We wanted to ensure that: (i) our cTnI model could be applied to STEMI patients others than those from our cohort, and (ii) that this model was extrapolable to others cTnI assays, including the newer and now recommended hs cTnI.

Cardiac biomarker kinetics and LSS modeling

The kinetic models development is described in details elsewhere15. Briefly, these models described biomarker release, distribution and elimination steps and allowed computing AUC for CK, cTnI and CK-MB. Kinetic parameters were estimated using nonlinear mixed-effect modelling approach20.

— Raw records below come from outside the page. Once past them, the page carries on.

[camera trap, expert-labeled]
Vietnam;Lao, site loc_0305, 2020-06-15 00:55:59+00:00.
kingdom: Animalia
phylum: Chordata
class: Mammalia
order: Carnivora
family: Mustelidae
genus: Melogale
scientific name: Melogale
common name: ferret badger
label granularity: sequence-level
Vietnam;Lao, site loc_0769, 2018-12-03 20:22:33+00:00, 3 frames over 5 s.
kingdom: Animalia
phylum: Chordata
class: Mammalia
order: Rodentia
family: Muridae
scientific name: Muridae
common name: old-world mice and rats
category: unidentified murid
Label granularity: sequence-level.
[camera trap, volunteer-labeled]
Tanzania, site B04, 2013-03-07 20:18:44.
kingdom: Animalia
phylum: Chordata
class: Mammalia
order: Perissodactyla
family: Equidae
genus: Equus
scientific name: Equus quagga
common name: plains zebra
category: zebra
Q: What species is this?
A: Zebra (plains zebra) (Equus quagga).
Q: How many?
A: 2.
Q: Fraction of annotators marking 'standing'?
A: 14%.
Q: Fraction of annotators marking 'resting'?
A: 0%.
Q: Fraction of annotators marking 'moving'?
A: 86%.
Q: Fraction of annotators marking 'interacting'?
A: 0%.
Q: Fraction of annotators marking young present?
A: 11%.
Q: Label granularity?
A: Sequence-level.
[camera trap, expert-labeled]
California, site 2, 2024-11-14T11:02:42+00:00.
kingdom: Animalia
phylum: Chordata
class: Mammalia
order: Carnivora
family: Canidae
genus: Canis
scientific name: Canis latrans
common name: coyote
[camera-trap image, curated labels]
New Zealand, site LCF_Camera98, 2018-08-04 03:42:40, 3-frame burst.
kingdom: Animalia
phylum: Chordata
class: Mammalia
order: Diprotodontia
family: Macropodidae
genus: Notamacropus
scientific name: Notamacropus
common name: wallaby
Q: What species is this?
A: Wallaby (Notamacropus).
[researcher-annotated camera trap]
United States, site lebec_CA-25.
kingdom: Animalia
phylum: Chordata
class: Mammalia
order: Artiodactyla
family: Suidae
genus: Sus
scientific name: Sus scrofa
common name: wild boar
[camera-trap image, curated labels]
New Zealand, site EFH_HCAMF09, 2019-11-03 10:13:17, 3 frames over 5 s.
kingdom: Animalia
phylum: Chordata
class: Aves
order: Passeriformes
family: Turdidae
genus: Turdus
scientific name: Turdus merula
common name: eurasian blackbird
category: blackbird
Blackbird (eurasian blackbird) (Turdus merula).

Based on our kinetic models, the interindividual distribution of parameters and individual values of AUC were estimated in the learning data subset using all samples (T0 to T72). Assessment of the predictive performance of kinetic models was made by comparing computed biomarker AUC and AUC calculated by the reference method, i.e. trapezoid rule. This comparison was made numerically by comparison of model-estimated AUC with AUC calculated by trapezoid rule using coefficient of determination (R2, %) and relative bias (%), which is the systematic error of estimation relative to observation. A model was considered to provide accurate results if R2 > 90% and relative bias < 10%. Among LSS leading to similar performance, strategy with the lowest time of last sample was chosen, with all sampling times ≤ 24 h.

Statistical analyses

Coefficients of determination and bias were used to assess the predictive performance of kinetic and LSS models. The analysis was made using R 3.2.3 (R Core Team, Vienna, Austria)35.